++++ FRAGMENTO DE PÁGINA
Desde el archivo del periódico —hoy conservado en el Centro de Información Periodística (CIP)— se puede seguir el pulso exacto durante más de un siglo. EL COLOMBIANO ha sido, más que un medio, un hilo conductor de lo que se ha contado de Medellín. Cada ejemplar impreso es una suerte de fragmento del alma colectiva de la ciudad.

El comienzo

Cuando se fundó EL COLOMBIANO, Medellín era aún una ciudad pequeña, con menos de 60.000 habitantes. Es decir, prácticamente todos los lugareños de entonces cabrían en el estadio Atanasio Girardot de hoy, y apenas se quedarían unos pocos por fuera. Por esa época en Medellín salían nuevas empresas hasta por debajo de las piedras.
El periódico comenzó como un bisemanario de una sola página, impreso de forma rudimentaria, y reforzaba valores que hoy son parte de la “cultura paisa”: el esfuerzo, el trabajo disciplinado, la conciencia cívica, la educación como motor social, el orden, la importancia de la palabra. Valores que no eran consignas: eran prácticas sociales que el diario promovía y promueve, ayudando a tejer un imaginario común que une a los habitantes.
Con el paso del tiempo, el periódico creció en influencia y en 1929, Julio C. Hernández y Fernando Gómez Martínez lo adquirieron y lo convirtieron en un medio diario de circulación regional. Ambos personajes le imprimieron un carácter, Fernando Gómez, en particular, fue un editor carismático que combinó el olfato político con la formación ciudadana.
++++++++
++++ MATERIAL RECOPILADO
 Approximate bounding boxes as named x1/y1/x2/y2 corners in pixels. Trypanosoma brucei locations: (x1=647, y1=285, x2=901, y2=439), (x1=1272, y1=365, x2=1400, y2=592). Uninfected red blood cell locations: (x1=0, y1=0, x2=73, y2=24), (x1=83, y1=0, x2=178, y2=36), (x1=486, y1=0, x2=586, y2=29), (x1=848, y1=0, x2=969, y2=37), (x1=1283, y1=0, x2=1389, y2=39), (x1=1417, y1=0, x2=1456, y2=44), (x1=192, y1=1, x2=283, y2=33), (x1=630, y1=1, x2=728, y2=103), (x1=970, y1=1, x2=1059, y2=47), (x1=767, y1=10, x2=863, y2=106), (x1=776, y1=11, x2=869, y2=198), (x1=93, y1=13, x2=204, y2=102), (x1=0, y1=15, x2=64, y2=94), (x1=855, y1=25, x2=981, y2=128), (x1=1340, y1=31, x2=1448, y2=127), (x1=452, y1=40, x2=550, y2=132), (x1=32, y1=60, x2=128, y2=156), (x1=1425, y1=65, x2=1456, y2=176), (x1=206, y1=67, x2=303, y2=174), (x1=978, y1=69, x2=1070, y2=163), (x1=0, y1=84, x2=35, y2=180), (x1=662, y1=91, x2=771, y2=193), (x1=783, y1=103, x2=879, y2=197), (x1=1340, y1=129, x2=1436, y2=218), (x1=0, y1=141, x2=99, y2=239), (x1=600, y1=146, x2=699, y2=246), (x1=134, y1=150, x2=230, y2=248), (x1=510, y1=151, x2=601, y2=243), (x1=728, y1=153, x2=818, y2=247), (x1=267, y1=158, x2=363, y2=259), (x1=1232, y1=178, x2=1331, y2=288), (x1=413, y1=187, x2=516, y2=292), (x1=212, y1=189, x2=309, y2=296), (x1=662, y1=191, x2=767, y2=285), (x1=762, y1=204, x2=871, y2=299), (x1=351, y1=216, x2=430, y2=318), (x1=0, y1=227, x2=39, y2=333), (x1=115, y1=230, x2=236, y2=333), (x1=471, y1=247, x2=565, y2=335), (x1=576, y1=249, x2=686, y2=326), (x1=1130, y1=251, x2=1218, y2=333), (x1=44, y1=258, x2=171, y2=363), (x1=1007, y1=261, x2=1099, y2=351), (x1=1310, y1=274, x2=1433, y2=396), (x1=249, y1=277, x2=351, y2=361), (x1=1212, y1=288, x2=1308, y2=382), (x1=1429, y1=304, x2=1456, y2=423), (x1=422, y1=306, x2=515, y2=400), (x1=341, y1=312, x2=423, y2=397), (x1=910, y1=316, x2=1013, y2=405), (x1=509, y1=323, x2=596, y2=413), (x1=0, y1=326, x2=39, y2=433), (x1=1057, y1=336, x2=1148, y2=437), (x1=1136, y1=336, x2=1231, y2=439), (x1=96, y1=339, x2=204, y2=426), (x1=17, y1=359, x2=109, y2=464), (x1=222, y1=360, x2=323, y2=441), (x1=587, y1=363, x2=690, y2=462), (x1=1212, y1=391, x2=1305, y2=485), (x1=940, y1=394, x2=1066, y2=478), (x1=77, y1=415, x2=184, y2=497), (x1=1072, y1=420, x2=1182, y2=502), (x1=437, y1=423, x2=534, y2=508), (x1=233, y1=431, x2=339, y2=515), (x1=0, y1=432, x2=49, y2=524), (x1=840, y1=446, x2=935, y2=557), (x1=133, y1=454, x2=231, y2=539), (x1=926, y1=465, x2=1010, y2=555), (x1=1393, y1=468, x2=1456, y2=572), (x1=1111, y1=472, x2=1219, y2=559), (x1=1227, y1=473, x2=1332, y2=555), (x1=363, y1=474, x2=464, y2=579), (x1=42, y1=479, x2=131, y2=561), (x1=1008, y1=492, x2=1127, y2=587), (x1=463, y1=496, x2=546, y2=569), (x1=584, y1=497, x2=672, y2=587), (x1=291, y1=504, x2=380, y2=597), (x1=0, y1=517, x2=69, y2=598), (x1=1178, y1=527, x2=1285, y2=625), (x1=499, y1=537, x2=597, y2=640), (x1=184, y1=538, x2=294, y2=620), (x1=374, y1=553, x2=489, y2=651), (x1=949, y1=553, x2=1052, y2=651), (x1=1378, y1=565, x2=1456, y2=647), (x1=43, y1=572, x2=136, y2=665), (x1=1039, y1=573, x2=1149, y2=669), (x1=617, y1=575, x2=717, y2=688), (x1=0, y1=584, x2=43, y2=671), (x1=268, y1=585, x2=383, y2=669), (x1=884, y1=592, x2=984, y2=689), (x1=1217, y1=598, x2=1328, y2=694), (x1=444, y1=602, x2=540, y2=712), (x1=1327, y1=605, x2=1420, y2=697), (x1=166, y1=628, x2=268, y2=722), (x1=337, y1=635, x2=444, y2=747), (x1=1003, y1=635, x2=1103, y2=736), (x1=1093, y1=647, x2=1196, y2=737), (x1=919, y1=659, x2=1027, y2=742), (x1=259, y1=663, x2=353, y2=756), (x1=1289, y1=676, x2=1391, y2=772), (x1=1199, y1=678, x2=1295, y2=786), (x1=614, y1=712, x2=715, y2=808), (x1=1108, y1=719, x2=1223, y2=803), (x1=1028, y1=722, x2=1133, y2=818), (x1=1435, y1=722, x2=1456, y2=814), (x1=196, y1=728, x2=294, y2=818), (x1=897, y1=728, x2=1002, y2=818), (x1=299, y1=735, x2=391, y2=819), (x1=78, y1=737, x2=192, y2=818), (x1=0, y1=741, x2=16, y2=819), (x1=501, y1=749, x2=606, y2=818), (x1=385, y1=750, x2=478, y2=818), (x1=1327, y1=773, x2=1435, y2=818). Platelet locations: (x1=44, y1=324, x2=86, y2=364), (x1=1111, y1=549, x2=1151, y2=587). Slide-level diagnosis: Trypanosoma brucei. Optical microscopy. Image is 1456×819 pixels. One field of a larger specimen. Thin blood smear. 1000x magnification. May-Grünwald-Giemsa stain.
++++++++
• **TAREAS Y EJERCICIOS**
1. Resume en dos oraciones el fragmento sobre la historia de EL COLOMBIANO.
2. Continúa, por favor, el fragmento sobre la historia de EL COLOMBIANO a partir de su última oración.
Las líneas no son necesarias para resolver las tareas.

• **RESPUESTAS POR TAREA**
1. EL COLOMBIANO nació cuando Medellín tenía menos de 60.000 habitantes, como un bisemanario de una sola página que reforzaba valores como el esfuerzo, el trabajo disciplinado, la conciencia cívica y la educación como motor social. En 1929, Julio C. Hernández y Fernando Gómez Martínez lo adquirieron y lo convirtieron en un diario de circulación regional.

2.
Hacia mediados del siglo XX, EL COLOMBIANO ya se había convertido en parte de la vida cotidiana de Medellín. Cada mañana, muy temprano, llegaba el periódico a los hogares antioqueños, donde era “detenidamente analizado” por la familia. En una Colombia donde aún no existía la inmediatez de la radio o la televisión, la prensa escrita era la voz autorizada para contar los acontecimientos.
Para los propietarios de aquella generación –las familias Hernández y Gómez – el diario debía ser un baluarte de la democracia y el deber ciudadano. En 1957, durante la caída de la dictadura del general Rojas Pinilla, EL COLOMBIANO contribuyó a visibilizar la oposición civil que culminó en la gran huelga nacional de mayo, que forzó la renuncia del dictador.
EL COLOMBIANO también promovió el desarrollo de la infraestructura, celebró la electrificación y el ferrocarril, y apoyó la expansión del empresariado local. En sus páginas, la figura del “hombre de empresa” era exaltada como el nuevo héroe de Antioquia. Esos dos discursos —tradicional en lo moral y progresista en lo económico— se convirtieron en marca registrada del periódico, y en muchos sentidos, también del modelo de ciudad que defendía.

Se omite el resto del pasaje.